Kısa da olsa birkaç cümleyle Türk İşbirliği ve Koordinasyon Ajansı (TİKA)'yla ilgili bir iki hususu dile getirmek istiyorum. Dünyanın birçok bölgesinde mazlumlara eline uzatan, dost ve kardeş olarak gördüğümüz ülkelerde yüzlerce proje ve faaliyet gerçekleştiren, kısaca ülkemizin dış yüzünü yansıtan bir kuruluş olarak dikkat çekmektedir. 1992'de kurulan, 1999'da Başbakanlığa bağlanan kurum, devletimizin bilebildiğim kadarıyla tek teknik yardım kuruluşudur.

Uluslararası ilişkilerde yaşanan olaylar devletlerin dış politikalarında da yeni tutum ve davranış modelleri sergilemelerini zorunlu kılmaktadır. Yeni ekonomik, siyasal ve askerî gelişmeler devletlerin dış politikalarında yeni araçlar aramalarını gerekli kılmaktadır. TİKA örneği son yıllarda bu çalışmalara örnek gösterilebilecek bir kurum olarak dikkat çekmektedir.

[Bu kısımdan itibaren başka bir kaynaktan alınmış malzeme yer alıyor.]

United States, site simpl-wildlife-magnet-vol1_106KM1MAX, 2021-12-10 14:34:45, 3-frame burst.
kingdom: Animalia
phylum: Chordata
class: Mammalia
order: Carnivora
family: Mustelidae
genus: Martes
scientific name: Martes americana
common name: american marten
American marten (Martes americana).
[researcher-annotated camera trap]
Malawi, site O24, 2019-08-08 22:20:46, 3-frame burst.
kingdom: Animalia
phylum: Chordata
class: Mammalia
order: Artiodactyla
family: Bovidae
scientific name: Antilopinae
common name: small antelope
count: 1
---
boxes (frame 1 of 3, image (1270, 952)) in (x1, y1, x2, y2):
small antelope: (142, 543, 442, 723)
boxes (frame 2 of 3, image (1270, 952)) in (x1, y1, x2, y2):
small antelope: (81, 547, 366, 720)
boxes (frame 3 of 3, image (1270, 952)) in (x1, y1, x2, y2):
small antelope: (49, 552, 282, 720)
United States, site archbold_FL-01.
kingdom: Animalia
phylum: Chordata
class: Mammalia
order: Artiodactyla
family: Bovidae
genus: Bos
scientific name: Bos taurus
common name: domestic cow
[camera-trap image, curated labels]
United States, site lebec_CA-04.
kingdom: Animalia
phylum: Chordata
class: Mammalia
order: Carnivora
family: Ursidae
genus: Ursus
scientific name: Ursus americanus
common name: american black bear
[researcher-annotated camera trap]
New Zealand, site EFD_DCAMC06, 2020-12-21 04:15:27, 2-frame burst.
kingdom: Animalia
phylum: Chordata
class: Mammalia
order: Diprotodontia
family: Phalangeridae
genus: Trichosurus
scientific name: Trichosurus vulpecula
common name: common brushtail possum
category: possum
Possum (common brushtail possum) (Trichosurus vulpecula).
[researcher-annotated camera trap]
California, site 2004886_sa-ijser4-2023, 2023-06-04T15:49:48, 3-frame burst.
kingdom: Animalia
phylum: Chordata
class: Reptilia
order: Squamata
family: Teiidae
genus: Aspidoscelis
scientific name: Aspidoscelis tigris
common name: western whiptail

Türk dış politikasında son zamanlarda öne çıkan aktif politika anlayışı TİKA'nın önemini daha da artırmış, TİKA da bu anlayışa bağlı olarak çalışma alanını genişleterek dünyanın dört bir yanına ulaşmaya gayret eden yapısıyla Türkiye'nin uluslararası kamuoyunda kendini daha çok göstermesine yardım etmiştir. Türkiye'deki kurum ve kuruluşlarca yapılacak dış yardımlar konusunda kurumlar arası iş birliği yapılması, yapılan yardımların envanterinin tutulması 4668 sayılı Kanun'la TİKA'nın uhdesine verilmiştir. 2003-2006 yılları arasında gerçekleştirilen faaliyetlerle TİKA dünya ülkeleri içinde teknik yardım alan bir ülke kuruluşu pozisyonundan teknik yardım veren bir ülke kuruluşu durumuna geçmiş bulunmaktadır. Faaliyetlerle ilgili sayısal bilgiler göğsümüzü kabartacak bir tablo olarak karşımızda durmaktadır. Geçen sene katıldığım bir Balkan turunda tadilat, tamirat, imar olarak birçok alan ve mekânda "TİKA tarafından yapılmıştır." ve "TİKA tarafından yapılmaktadır." levhalarını görünce duygulanmamak elde değildi diyebilirim. Kalkınma yardımlarını uygulayan ve koordine eden TİKA dünyanın birçok bölgesinde mazlumlara elini uzatan, gerçekleştirdiği projelerle ülkemizin adını duyurmaya devam edecek bir kurum olmaya da devam edecektir diye inanıyorum.

Bu duygu ve düşüncelerle, görüşmekte olduğumuz kurum bütçelerinin hayırlı olmasını temenni ediyor, hazırunu saygıyla selamlıyorum.